Tanis restait au côté de Flint. Le vieux nain s’était presque évanoui d’émotion en voyant son ami devant lui, sain et sauf. Mais leurs retrouvailles étaient teintées de tristesse. Tass et Flint s’étaient relayés pour raconter ce qu’il leur était arrivé depuis qu’ils s’étaient séparés à Tarsis, quelques mois auparavant.

Les compagnons apprirent coup sur coup la découverte des Lancedragons, la destruction de l’orbe draconien, et la mort de Sturm.

Tanis fut accablé par la nouvelle.
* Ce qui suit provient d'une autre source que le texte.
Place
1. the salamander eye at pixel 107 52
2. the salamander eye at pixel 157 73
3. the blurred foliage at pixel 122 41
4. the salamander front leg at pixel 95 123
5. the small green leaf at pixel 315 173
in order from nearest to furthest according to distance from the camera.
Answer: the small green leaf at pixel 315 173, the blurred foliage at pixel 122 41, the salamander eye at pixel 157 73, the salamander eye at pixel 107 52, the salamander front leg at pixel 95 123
Sans son ami, le monde lui semblait inconcevable. Flint essaya de le détourner de son chagrin en insistant sur le combat victorieux qu’avait livré le chevalier, et sur la sérénité qu’il avait retrouvée à ses derniers instants.

— Il est devenu un héros de la Solamnie, dit Flint. Comme Huma, il est entré dans la légende. Son sacrifice a sauvé la chevalerie, du moins c’est ce qu’on dit. C’est surtout ce qu’il voulait…

— Continue, dit Tanis en ravalant ses larmes. Dis-moi ce qu’a fait Laurana en arrivant à Palanthas. Si elle encore là, nous pourrions…

Flint et Tass échangèrent un regard gêné. Le nain baissa les yeux ; le kender renifla bruyamment en cherchant son mouchoir.

— Qu’avez-vous donc ? demanda Tanis d’une voix blanche. Parlez !

Le nain lui raconta tout.

— Je te demande pardon, Tanis, je l’ai abandonnée à son sort…

Flint sanglotait à fendre l’âme. Tanis sentit son cœur se briser. Il prit son vieil ami entre ses bras et le serra contre lui.

— Ce n’est pas ta faute, Flint. Si faute il y a, c’est la mienne. C’est à cause de moi qu’elle risque sa vie, voire pire.

— « Qui distribue les blâmes à tous vents, finit par blâmer les dieux », cita Rivebise. C’est un proverbe de mon pays.

Piètre réconfort, songea Tanis.

— À quelle heure doit arriver… la Dame Noire ? demanda-t-il.

— À midi, répondit Tass.

Il était presque midi. On attendait la Dame Noire à tout instant.

Sur les remparts, la populace gardait le silence. Gilthanas se tenait à l’écart, souhaitant conserver ses distances avec Tanis. Le demi-elfe comprenait son attitude. Gilthanas savait que Kitiara s’était servie de lui pour attirer Laurana dans un piège. Quand il avait demandé à Tanis s’il s’était laissé séduire par Kitiara, il ne l’avait pas nié.

« — Je te tiens pour responsable de ce qui arrivera à Laurana, avait dit Gilthanas, blanc de colère. Je prierai les dieux nuit et jour pour qu’ils t’infligent le centuple des souffrances qu’elle devra endurer ! »

« — J’en supporterais bien plus si cela pouvait nous la rendre ! » s’était écrié Tanis.

Des murmures s’élevèrent. Un point sombre grossissait à l’horizon.

— C’est son dragon, dit Tass avec solennité, je l’ai vu à la Tour du Grand Prêtre.

Le dragon bleu descendit vers la ville pour se poser à une portée de flèche des remparts. Dans un silence glacé, la Dame Noire se dressa sur ses étriers et enleva son heaume.

— Le sort de la femme elfe que vous appelez le Général Doré est entre mes mains ! En voici la preuve, déclara Kitiara en brandissant une mèche de cheveux enroulée autour du casque d’argent de Laurana. Je vous laisserai ces preuves avant de partir, pour que vous n’oubliiez jamais votre « général » !

Un murmure parcourut la foule massée sur les remparts. Kitiara s’était arrêtée. Tanis faillit sauter des remparts pour la défier.

Voyant son expression de fauve aux abois, Lunedor le saisit par le bras pour l’apaiser. Kitiara reprit sa harangue :

— L’elfe Lauralanthalasa a été conduite chez la Reine des Ténèbres à Neraka. Elle y sera retenue en otage tant que les conditions suivantes ne seront pas remplies. Primo, la Reine exige que l’humain dénommé Berem l’Éternel lui soit livré. Secundo, que les bons dragons retournent à Sanxion et se rendent au seigneur Akarias. Tertio, que le seigneur elfe Gilthanas ordonne aux Chevaliers de Solamnie et aux elfes du Silvanesti et du Qualinesti de déposer les armes. Le nain Flint Forgefeu fera de même avec son peuple.